Ein solches Tandem stellte sich in den ersten Tagen seines Bestehens als sehr harmonisch heraus, da sowohl die Menschen als auch ihre neuen Freunde ähnliche Anforderungen an die Umgebung hatten. Was war das erste Treffen einer zweibeinigen Kreatur und ihres Vierfingers, ist schwer zu sagen, aber kaum ruhig und friedlich. Aber nach einer sehr kurzen Zeit verteidigten sie zusammen ihre Wohnung und gingen auf die Jagd nach einem wilden Tier. Wütende und aggressive Hunde, die versuchten den Mann zu dominieren, der wurde einfach aus der Familie vertrieben oder vernichtet. Nun, die Vertreter der Hunde, die im Prozess der Evolution blieben, wurden zunehmend toleranter gegenüber dem Menschen und erkannten schließlich seine Überlegenheit über sich selbst.

So lange der primitive Mensch ein Nomadenleben führte und sein Begleiter auch nomadischen Tieren angehörte. Aber nachdem sich die Leute in der gleichen Gegend niedergelassen hatten, bekamen sie Unterkunft - der Hund wurde ein Haustier.

Der Unterschied zwischen dem wilden Biest und dem heimischen war offensichtlich. Der Haushund behandelte die Person als einen Meister und nicht als eine Bedrohung, aus der es notwendig war zu fliehen oder zu verteidigen. Haustiere wurden nicht nur anfälliger und loyaler, sondern änderten sich auch äußerlich. So unterscheidet sich der moderne Hund um 60% oder sogar 70% von dem ersten, der als "häuslich" definiert wurde.
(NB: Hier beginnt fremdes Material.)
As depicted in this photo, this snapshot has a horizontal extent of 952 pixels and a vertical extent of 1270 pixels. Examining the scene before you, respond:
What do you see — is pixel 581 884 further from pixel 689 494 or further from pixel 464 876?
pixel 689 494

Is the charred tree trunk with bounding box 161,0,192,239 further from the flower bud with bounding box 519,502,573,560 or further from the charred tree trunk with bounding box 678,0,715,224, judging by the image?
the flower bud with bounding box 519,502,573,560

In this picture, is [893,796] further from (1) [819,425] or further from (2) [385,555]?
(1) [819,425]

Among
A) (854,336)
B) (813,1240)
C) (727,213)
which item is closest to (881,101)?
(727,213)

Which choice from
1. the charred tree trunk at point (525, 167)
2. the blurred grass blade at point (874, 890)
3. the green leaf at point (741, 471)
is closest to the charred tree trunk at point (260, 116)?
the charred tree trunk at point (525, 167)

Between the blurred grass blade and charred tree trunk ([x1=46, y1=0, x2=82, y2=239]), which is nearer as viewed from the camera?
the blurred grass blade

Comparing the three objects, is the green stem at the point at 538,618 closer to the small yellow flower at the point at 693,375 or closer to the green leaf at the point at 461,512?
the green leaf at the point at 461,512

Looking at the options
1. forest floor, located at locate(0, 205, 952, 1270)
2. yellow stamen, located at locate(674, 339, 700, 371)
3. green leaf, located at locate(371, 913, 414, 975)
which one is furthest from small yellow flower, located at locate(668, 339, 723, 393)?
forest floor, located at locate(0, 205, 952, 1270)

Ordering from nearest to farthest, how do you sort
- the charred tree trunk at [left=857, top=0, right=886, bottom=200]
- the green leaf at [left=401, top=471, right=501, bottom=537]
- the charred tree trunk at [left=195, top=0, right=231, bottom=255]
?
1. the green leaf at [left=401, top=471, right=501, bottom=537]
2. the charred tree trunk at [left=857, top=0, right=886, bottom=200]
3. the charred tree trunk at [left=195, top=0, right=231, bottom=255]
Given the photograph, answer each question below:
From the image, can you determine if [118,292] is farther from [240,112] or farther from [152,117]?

Bei der Verbesserung eines Haustiers nahm ein Mensch eine aktive Rolle ein, und infolge dieser mühevollen und jahrelangen Arbeit brachte er eine Vielzahl von Rassen und Arten von Hunden zur Welt, von denen jeder bestimmte Anforderungen erfüllte und gewisse Qualitäten besaß.

So entwickelte ein Mann, der neben der Jagd die Rinderzucht und -zucht entwickelte, einzigartige Rassen, die zum Schutz des Viehbestands und sogar zum Transport von Menschen beitrugen. Einige Hunde wurden geschaffen, um zu retten, in anderen wurde der Killerinstinkt kultiviert. Es ist unwahrscheinlich, dass unsere Vorfahren, die den ersten Hund gezähmt haben, gedacht haben könnten, dass ein Tier erscheinen würde, das sie in speziellen Salons bürsten und in Kleider kleiden würden. Aber Schoßhunde auf der Popularität und Vorherrschaft in der Welt nehmen heute einen der führenden Plätze ein. Aber was auch immer der Hund - groß oder klein, stark oder einfach schön, ohne ihn wäre das Leben einer Person völlig anders und kaum erfolgreich gewesen.